Russian oil may return to markets by tankers under flags of convenience

The shippers’ massive hiding of the Russian tankers’ location may be a prelude to their formal transfer to the flags of convenience registers. This is a circumvention of sanctions and concealing the identity of oil suppliers – points out the Polish Economic Institute (PIE). According to PIE, oil from Russia may come back to the markets “through the back door”.

As PIE pointed out, citing data from the Marinetraffic platform as of April 5, there has been no AIS data (a system that provides information on a ship’s location) for 431 of Russia’s 710 tankers in the last 24 hours.

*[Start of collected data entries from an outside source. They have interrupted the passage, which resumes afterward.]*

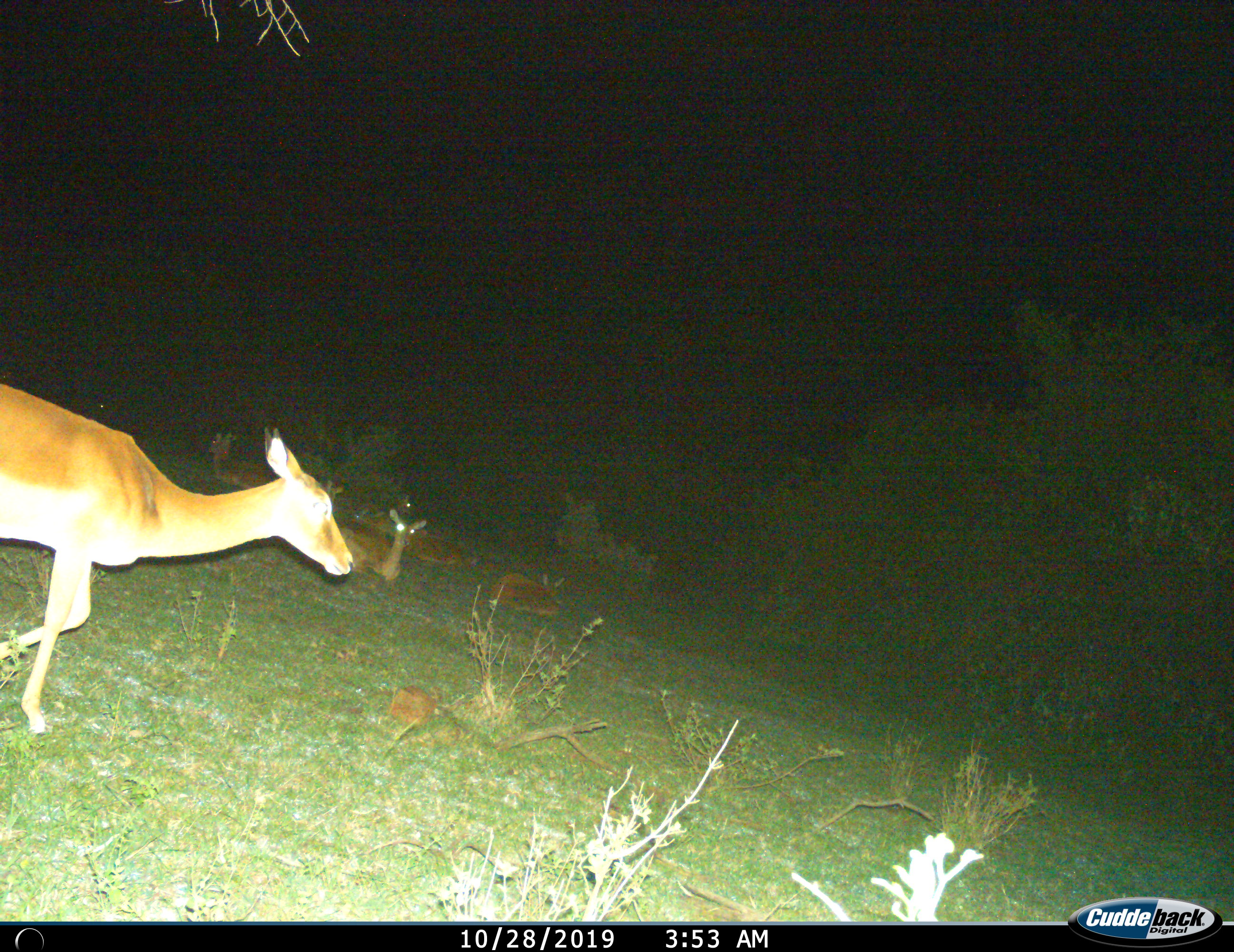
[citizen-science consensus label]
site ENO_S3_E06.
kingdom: Animalia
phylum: Chordata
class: Mammalia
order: Artiodactyla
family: Bovidae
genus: Aepyceros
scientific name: Aepyceros melampus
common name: impala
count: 6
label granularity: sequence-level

“30 ships have not sent a signal for 24 hours, 103 – for a week, and 140 – for the last month”. As experts explained, this could mean a failure of the AIS system on a given ship or a deliberate shutdown of the localization systems.

According to the Institute’s analysts, “the massive concealment of the location of Russian tankers by shippers may be a prelude to their re-registration and formal transfer to companies registered in tax havens offering so-called flags of convenience”.

They added that this is “a common practice in the fossil fuel trade, allowing to avoid taxation, circumvent international sanctions and hide the identity of oil suppliers”. As the PIE experts said, “Russian oil may return to the markets through the back door”.

According to a PIE expert analysis, among the 29.648 tankers registered worldwide, 20 per cent were registered in Panama (1885), the Marshall Islands (1643), Liberia (1607) and Saint Vincent and the Grenadines (747).

As many as 43 per cent of the world’s large tankers (over 60,000 dwt) were registered in the Marshall Islands (680), Liberia (610) and Panama (318), analysts noted. In Russian ports, in addition to 230 tankers flying the Russian flag and 15 tankers from the countries offering flags of convenience (Bermuda, Hong Kong, Liberia, Marshall Islands), carrying capacity of about 13 million barrels of oil, 12 tankers from EU countries (Cyprus, Greece, Malta), capable of carrying more than 9.6 million barrels, are berthed.

According to PIE, international oil traders can play a key role in mitigating the effects of sanctions. Moreover, the traders may also facilitate Russia’s circumvention of sanctions if they are imposed by the EU8 countries and limit the exposure of Russian companies to the effects of potential counter-sanctions against the so-called countries, implementing actions unfriendly to the Russian Federation.

They said that Russian oil traders such as Surgutneftegaz and Zarubezhneft are moving away from transparent forms of oil trading, increasingly opting for direct transactions.

PIE recalled that since the beginning of Russian aggression against Ukraine, the value of Russian oil has fallen by more than 13 per cent – from $95 to $81 per barrel. During this period, the average value of Brent, Dubai and WTI crude oil increased by 8 per cent – from $95 to $102 per barrel. It added that the value of the price differential between Urals and European Brent crude oil increased more than fivefold, from $4 to $23 per barrel.

Russian oil is finding fewer and fewer buyers, which translates into its much lower price on world markets. However, despite an increasing number of companies giving up Urals oil, Russian exporters are still finding buyers in the EU,” PIE experts noted.

Russian refineries within the EU consume 1.23 million barrels of oil per day. These include the Italian refinery ISAB, the Bulgarian refinery Neftochim Burgas, the Danish refinery Zeeland of the Lukoil group and the German refineries PCK Schwedt and Miro of the Rosneft group.

“According to PIE analysts, the European Union imports nearly 3.0 million barrels of Russian oil per day. However, they remind that the EU has still not imposed an embargo on Russian oil, unlike Australia, Canada, the UK, and the US.”

Despite the countries where the Russians have refineries, Hungary, which processes more than 0.21 million barrels per day of Russian oil at its refineries in the state-owned MOL group, has also declared its opposition to the embargo.

The Russian oil sector plays a key role in subsidizing unprofitable branches of the Russian economy and redistributing capital rents and political influence among representatives of the Russian power elite. Therefore, actions related to the embargo will be crucial in limiting further hostilities of the Russian Federation on the territory of Ukraine, PIE experts concluded.

Russia’s invasion of Ukraine has continued since February 24 this year. As a result, European Commission chief Ursula Von der Leyen announced on Tuesday, April 5, the introduction of the fifth package of sanctions against Russia. It is to include, among other things, a ban on Russian and Russian-operated ships entering EU ports. Furthermore, she reported that additional sanctions, including oil imports, are also being prepared. EU sanctions require unanimity of all 27 member states.